Significant variations in dissolution profiles were observed across formulations, attributable to differences in the dissolution medium pH, excipient composition, and API physicochemical properties. The type of excipient used significantly affected dissolution rates. Lactose promoted rapid surface-initiated release, while methylcellulose sustained drug release through gel-layer formation. The distinct solubility and ionization properties of each API further governed the overall release kinetics in combination with the excipient matrix. The resulting dissolution profiles presented in Table 2 illustrate these differences across the tested formulations.
The equilibrium aqueous solubility of all three APIs in the dissolution media was determined experimentally in our laboratory by UV spectrophotometry using the shake-flask method (20 °C, n = 3). Sodium salicylate exhibited strongly pH-dependent solubility: 0.735 ± 0.003 mg/mL in pH 1.2 buffer (0.1 N HCl), corresponding to the intrinsic solubility of salicylic acid under common-ion conditions (pKa = 2.97; ionized fraction ~1.7%), and 812.1 ± 4.1 mg/mL in phosphate buffer at pH 6.8, where the compound is essentially fully ionized (~99.98%). This 1105-fold increase is consistent with the Henderson–Hasselbalch equation and directly underpins the markedly faster dissolution of sodium salicylate formulations at intestinal pH. Salicylamide (pKa = 8.2) remained practically un-ionized at both test pH values, with measured solubilities of 2.06 ± 0.01 mg/mL at pH 1.2 and 2.14 ± 0.01 mg/mL at pH 6.8, confirming that its dissolution rate is governed by excipient matrix and wettability effects rather than ionization state. Acetylsalicylic acid (ASA; pKa = 3.5) likewise showed pH-independent solubility: 3.89 ± 0.01 mg/mL at pH 1.2 and 4.20 ± 0.02 mg/mL at pH 6.8, indicating that dissolution of ASA-containing tablets is rate-limited by the excipient matrix rather than by drug solubility. All solubility values are summarized in Table 1.
Salicylamide exhibits unique behaviors that significantly impact the role of excipients in tablet formulations. Salicylamide’s solubility and molecular structure can introduce internal stress within the tablet, potentially causing faster API release.
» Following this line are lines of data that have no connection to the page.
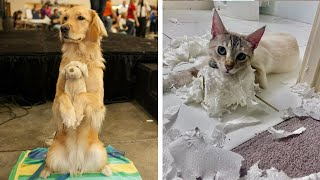 Funniest Animals Ever 🤣 Awesome Funny Moment Of The Animals #13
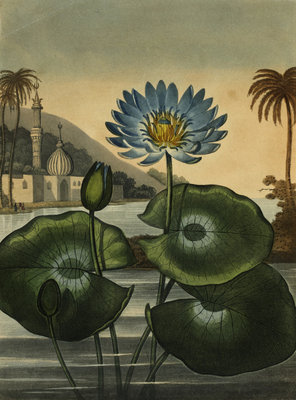 Blue lotus by Stadler - print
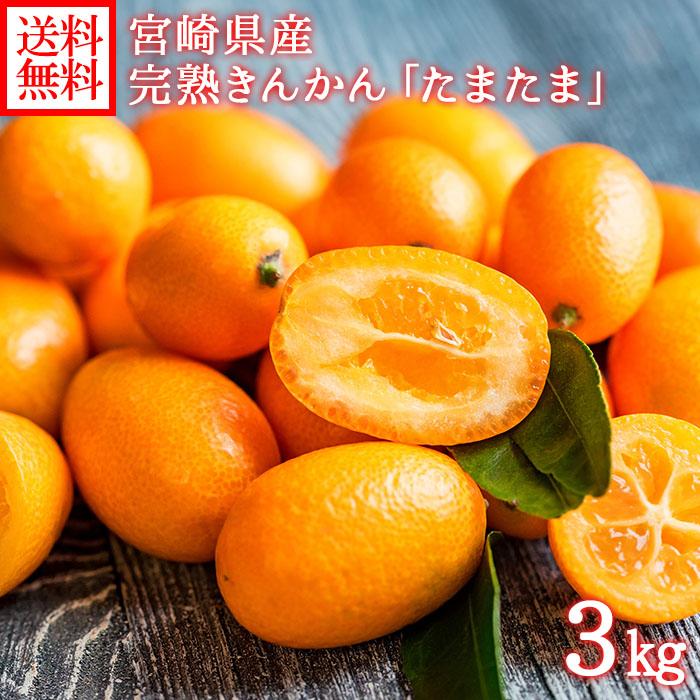宮崎県産 完熟きんかん たまたま 約3kg きんかん 金柑 柑橘 送料無料 ◆出荷予定:2月初旬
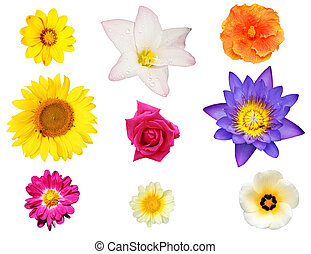 Isolated collection of flowers like lily, hibiscus, daisy -...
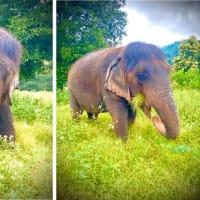 チェンマイに長い髪を持つおばあちゃん象がいた!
This stress originates from molecular-level conformational changes that occur during compaction, particularly when the salicylamide molecule ionizes to form an oxyanion. This ionization leads to a rearrangement of the intramolecular hydrogen bonding network, altering the molecule’s planarity and crystal packing [28]. These molecular strains are then translated into macroscopic residual stress during the tablet compression and decompression process [29,30]. When combined with excipients like methylcellulose (MC), a gelling agent with a viscosity of 400, this effect can be altered. MC forms a gel layer upon contact with dissolution media, creating a barrier that can modulate API release. The gel layer from MC can either facilitate or hinder the penetration of the dissolution medium. In some cases, it enhances tablet erosion and speeds up the dissolution rate. Lactose is a soluble filler whose disintegration behavior in direct compression tablets is primarily wettability-controlled: the rate of liquid penetration through the compact pore network governs the onset of API release [6]. Studies on direct compression formulations confirm that the polymorphic composition of lactose and its pore size distribution are the principal determinants of tablet disintegration time, with lactose monohydrate grades producing faster disintegration than amorphous or anhydrous forms due to their lower initial solubility and reduced propensity for pore-blocking recrystallisation [5]. In our formulations, the rapid, edge-initiated dissolution of lactose-based tablets is consistent with this wettability-controlled mechanism. Another comparison highlights the influence of the API itself, even when the same excipients and pH are used. Table 3 demonstrates this by comparing the release profiles of acetylsalicylic acid and sodium salicylate from identical MC-based matrices.
Under identical MC matrices and acidic medium (0.1 N HCl, pH 1.2), the observed difference between acetylsalicylic acid (ASA; pKa ≈ 3.5) and sodium salicylate can be rationalized by matrix-controlled release rather than bulk solubility alone. At pH 1.2, both APIs are predominantly un-ionized and exhibit comparable aqueous solubility (3.89 vs. 0.735 mg/mL, respectively); the faster release of ASA therefore reflects differences in molecular interactions with the MC matrix and the erosion front dynamics rather than a solubility-driven effect.
Despite having identical excipients, different APIs can result in significant variations in dissolution behavior, emphasizing the critical role that the API plays in the formulation process. In contrast to comparing APIs, Table 4 illustrates the critical impact of the excipient by comparing the release of salicylamide from a gelling (MC) versus a soluble (lactose) matrix.
Interestingly, salicylamide released faster from MC-based than from lactose-based tablets at pH 1.2, suggesting that factors beyond simple excipient solubility govern the release kinetics in this system. The underlying mechanisms warrant further investigation.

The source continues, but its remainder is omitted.